──────── Exercise data

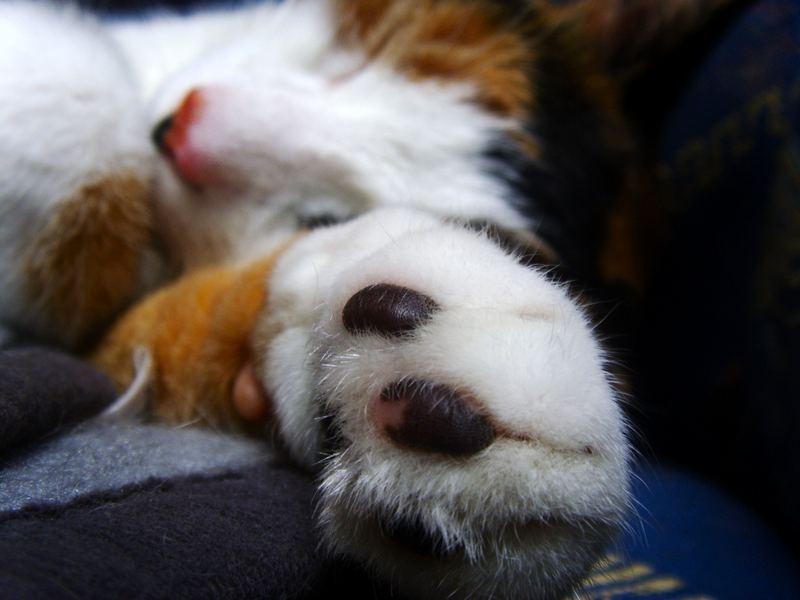 Takin' a nap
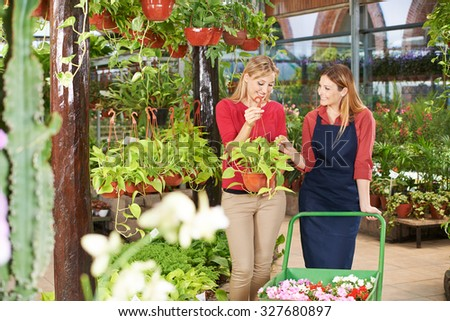 Gardener talking to woman buying a philodendron plant in a nursery shop - stock photo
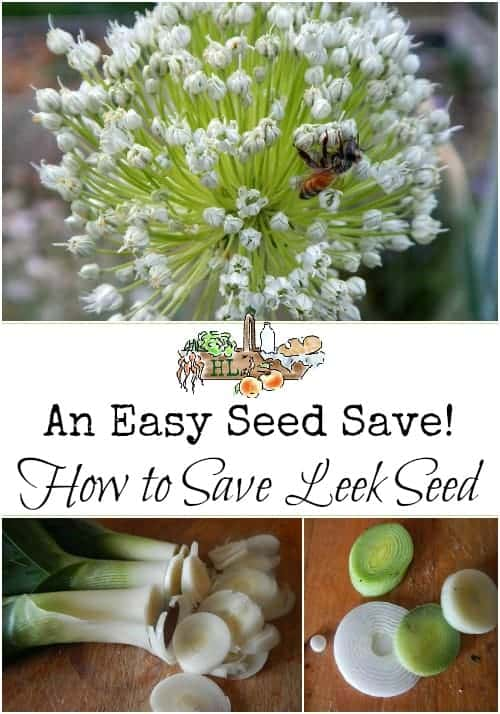 How to Save Leek Seeds l A great seed for newbie seed savers - easy! l Homestead Lady (.com)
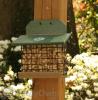 Songbird Essentials Hunter Driftwood Squirrel Feeder (SERUBSQF100HD)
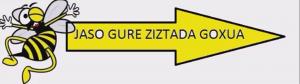 JASO GURE ZIZTADA GOXUA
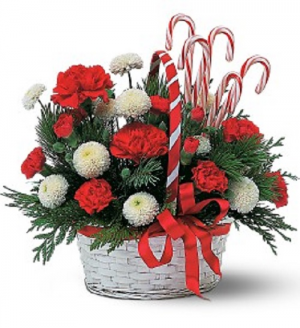 Candy Cane Holiday  in Saint Marys, PA | GOETZ'S FLOWERS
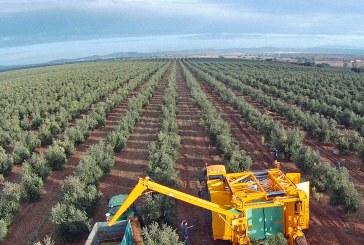 Récolte moderne des olives : Vers une huile de meilleure qualité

────────────────

● **Work order**
Please retype the listing exactly, leaving out any images.

● **Answer box**
 Takin' a nap
 Gardener talking to woman buying a philodendron plant in a nursery shop - stock photo
 How to Save Leek Seeds l A great seed for newbie seed savers - easy! l Homestead Lady (.com)
 Songbird Essentials Hunter Driftwood Squirrel Feeder (SERUBSQF100HD)
 JASO GURE ZIZTADA GOXUA
 Candy Cane Holiday  in Saint Marys, PA | GOETZ'S FLOWERS
 Récolte moderne des olives : Vers une huile de meilleure qualité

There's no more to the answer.